The ASRock H270M-ITX/ac is also a great little Mini-ITX board with dual Intel NIC's to pair with it.
Wow. That's really good to know. Yeah, those M350 cases are tiny, but they kind of stand alone in the market, and are perfect for a mini ITX pfSense system provided your NICs are onboard. I have one but it's for a MythTV frontend. Thanks for the info.
Any time!
And it gets better. I killed Xorg and the idle wattage measured at the wall went down to 6.2W!
Full specs if anyone else is interested (links to where I bought them, you may find better prices elsewhere):
-
Intel Core i3-7100 ($119.96 w. Prime)
-
ASRock H270M-ITX/ac Mini-ITX motherboard with dual Intel NIC's ($96.98)
-
Crucial 8GB (2x4GB) DDR4-2133 kit ($55.49 w. Prime)
-
BiWin 60GB M.2 Sata SSD ($40.98)
-
M350 Universal Mini-ITX enclosure ($39.95)
-
Molex to P4 power adapter ($4.95)
And that's it. Total: 393.31 (less for me, since I already had a few of the parts left over from other projects.
The CPU comes with a cooler. Before you assemble everything, it looks like it won't fit in the M350 enclosure, but it does (just barely), as long as you don't use the 2.5" drive brackets. (use an M2, USB drive or SATA DOM)
I also pulled out the mini-Wlan card (you loosen two screws on the bottom of the board and it comes right out). I wasn't using it, and I figured I'd rather not have it wasting power. Also disabled everything in BIOS I wasnt planning on using, and enabled all power saving states, except suspend to RAM, as the router needs to be operating 24/7.
I used a fan profile on the board. The CPU puts out so little power that it seems to stay at the coolers minimum fan speed most of the time. Granted it is pretty cold in my basement right now.

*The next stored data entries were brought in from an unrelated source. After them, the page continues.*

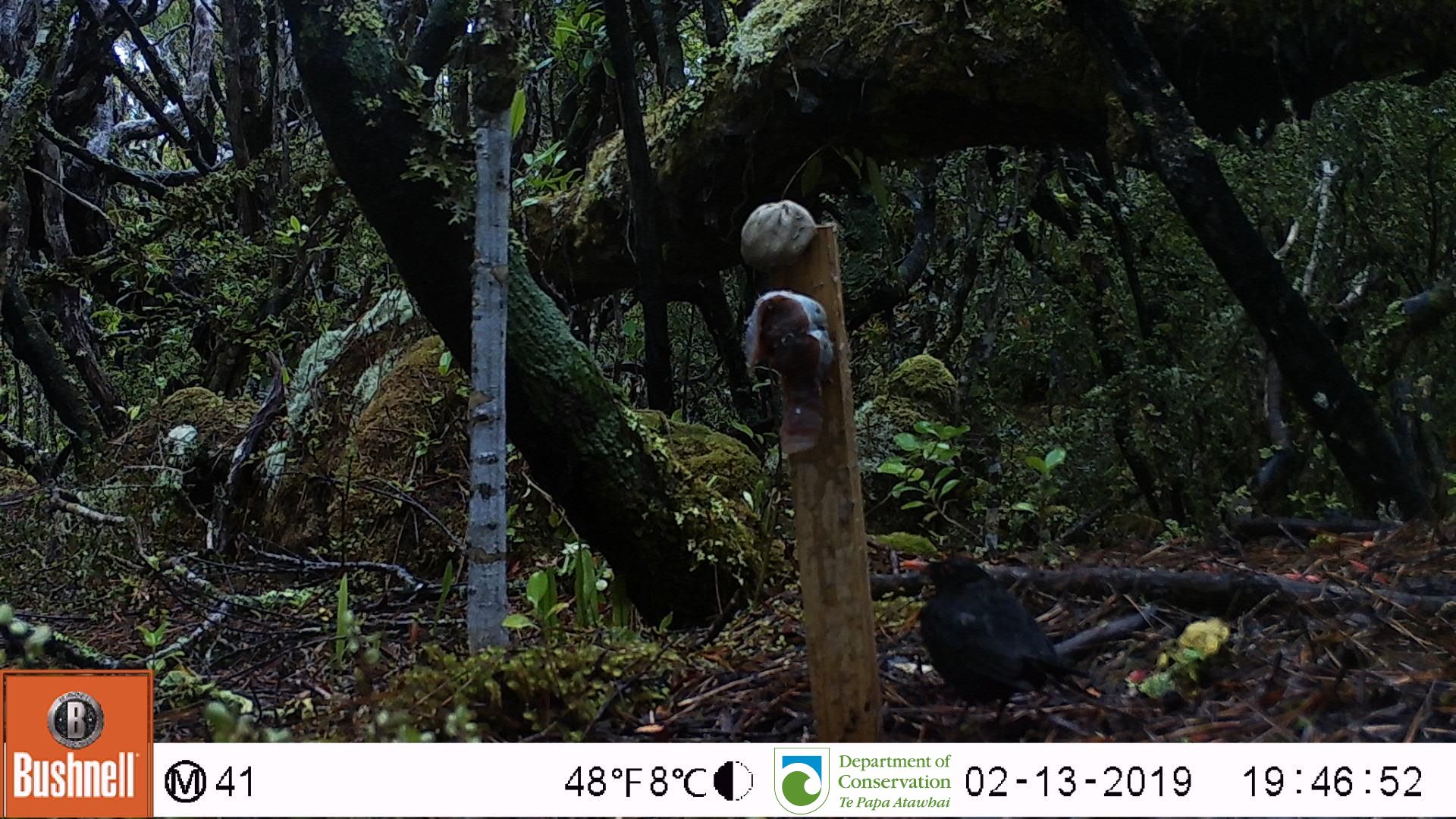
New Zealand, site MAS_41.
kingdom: Animalia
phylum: Chordata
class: Aves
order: Passeriformes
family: Turdidae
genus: Turdus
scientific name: Turdus merula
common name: eurasian blackbird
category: blackbird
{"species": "blackbird (eurasian blackbird) (Turdus merula)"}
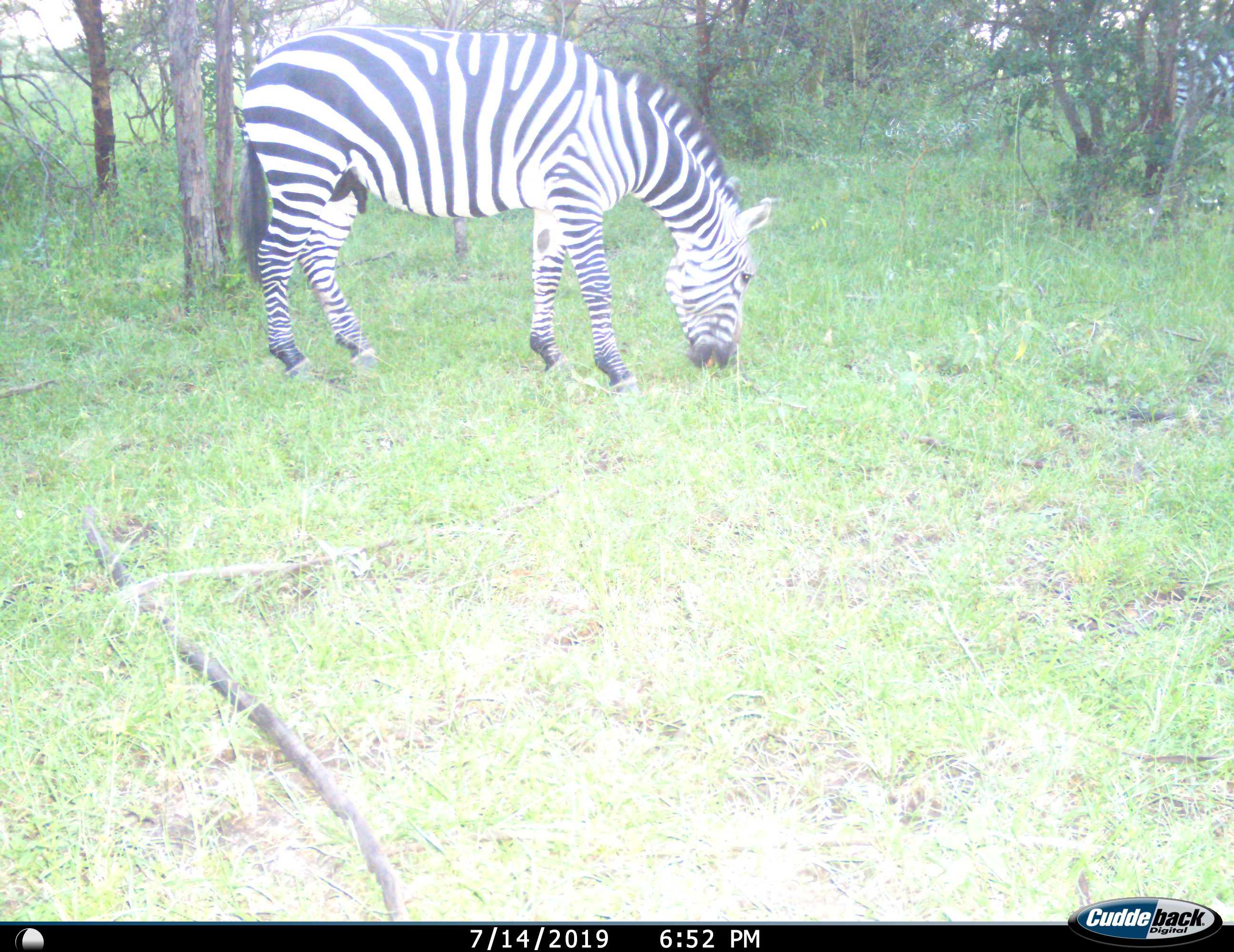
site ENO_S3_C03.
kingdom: Animalia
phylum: Chordata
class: Mammalia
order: Perissodactyla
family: Equidae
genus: Equus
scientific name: Equus quagga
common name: plains zebra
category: zebraplains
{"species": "zebraplains (plains zebra) (Equus quagga)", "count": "1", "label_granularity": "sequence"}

(Warmer temps will result in higher fan speeds which will drive up power consumption noticeably. At this low power use the fans use a surprisingly large percentage of the power)
I'm very happy thus far.
Just stay away from the USB3 ports. pfSense doesn't seem to like those at all, and the installers will fail unless booted from one of the USB2 ports.
-
-
So,
After installing pfSense, my power use at idle went up a little bit to about 8W (compared to 6.2W in Ubuntu).

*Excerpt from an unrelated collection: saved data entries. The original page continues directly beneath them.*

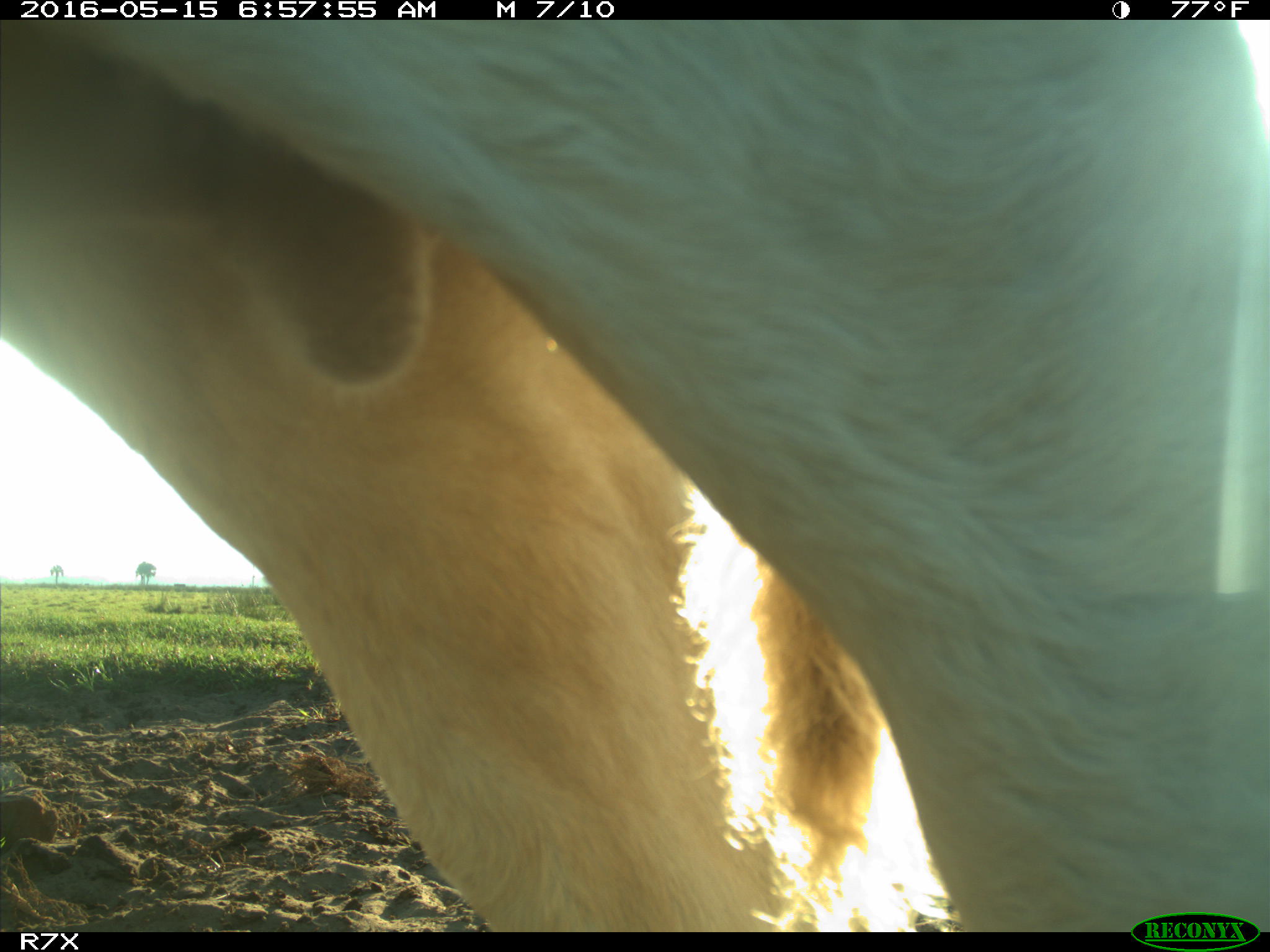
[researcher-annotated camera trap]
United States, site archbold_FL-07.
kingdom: Animalia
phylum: Chordata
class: Mammalia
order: Artiodactyla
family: Bovidae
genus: Bos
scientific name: Bos taurus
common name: domestic cow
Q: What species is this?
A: Bos taurus (domestic cow).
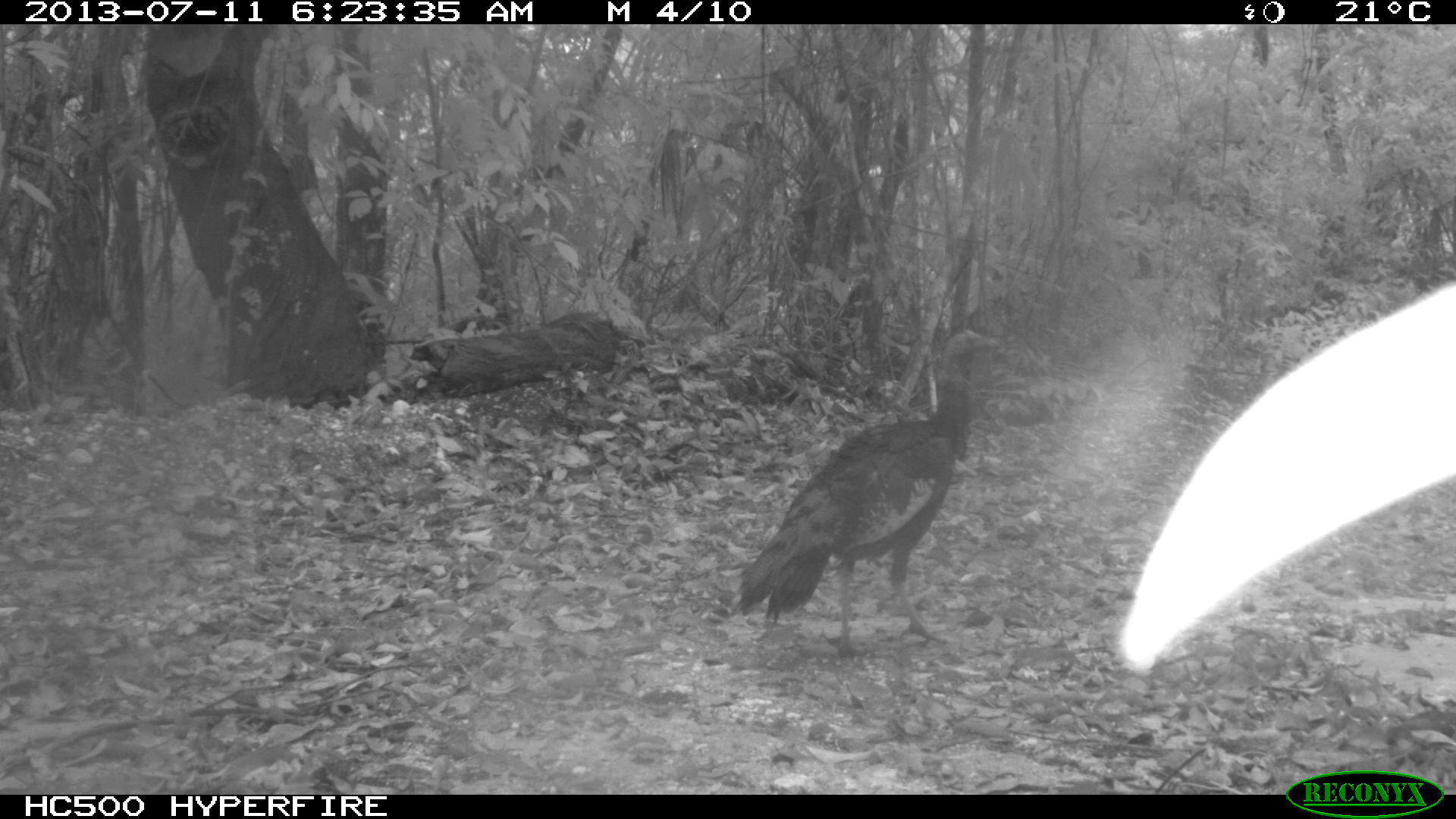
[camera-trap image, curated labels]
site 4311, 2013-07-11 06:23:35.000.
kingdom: Animalia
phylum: Chordata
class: Aves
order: Galliformes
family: Phasianidae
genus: Meleagris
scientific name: Meleagris ocellata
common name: ocellated turkey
Meleagris ocellata (ocellated turkey), count 1, sex female.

Part of this may be due to my "Hidaptive" power setting, or maybe BSD 10.3 isnt quite as good at power management as Ubuntu is at this point.

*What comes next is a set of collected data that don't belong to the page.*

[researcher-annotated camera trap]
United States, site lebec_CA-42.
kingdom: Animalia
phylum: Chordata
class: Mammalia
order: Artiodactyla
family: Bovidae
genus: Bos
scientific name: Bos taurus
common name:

Either way, still good results.
Here are some comparative openSSL numbers,
First the PcEngines APU2C4:
[2.3.1-RELEASE][root@pfSense.localdomain]/root: openssl speed -elapsed -evp aes-128-ecb You have chosen to measure elapsed time instead of user CPU time. Doing aes-128-ecb for 3s on 16 size blocks: 23413097 aes-128-ecb's in 3.00s Doing aes-128-ecb for 3s on 64 size blocks: 18438085 aes-128-ecb's in 3.00s Doing aes-128-ecb for 3s on 256 size blocks: 7473361 aes-128-ecb's in 3.00s Doing aes-128-ecb for 3s on 1024 size blocks: 2115520 aes-128-ecb's in 3.01s Doing aes-128-ecb for 3s on 8192 size blocks: 279464 aes-128-ecb's in 3.00s OpenSSL 1.0.1s-freebsd 1 Mar 2016 built on: date not available options:bn(64,64) rc4(8x,int) des(idx,cisc,16,int) aes(partial) idea(int) blowfish(idx) compiler: clang The 'numbers' are in 1000s of bytes per second processed. type 16 bytes 64 bytes 256 bytes 1024 bytes 8192 bytes aes-128-ecb 124869.85k 393345.81k 637726.81k 720221.92k 763123.03k
Now the i3-7100:
[2.3.3-RELEASE][admin@router.localdomain]/var/log: openssl speed -elapsed -evp aes-128-ecb You have chosen to measure elapsed time instead of user CPU time. Doing aes-128-ecb for 3s on 16 size blocks: 242729953 aes-128-ecb's in 3.00s Doing aes-128-ecb for 3s on 64 size blocks: 207367303 aes-128-ecb's in 3.01s Doing aes-128-ecb for 3s on 256 size blocks: 69510589 aes-128-ecb's in 3.00s Doing aes-128-ecb for 3s on 1024 size blocks: 17831161 aes-128-ecb's in 3.00s Doing aes-128-ecb for 3s on 8192 size blocks: 2219499 aes-128-ecb's in 3.00s OpenSSL 1.0.1s-freebsd 1 Mar 2016 built on: date not available options:bn(64,64) rc4(16x,int) des(idx,cisc,16,int) aes(partial) idea(int) blowfish(idx) compiler: clang The 'numbers' are in 1000s of bytes per second processed. type 16 bytes 64 bytes 256 bytes 1024 bytes 8192 bytes aes-128-ecb 1294559.75k 4412345.31k 5931570.26k 6086369.62k 6060711.94k
Looks like an average of about an order of magnitude improvement across the board.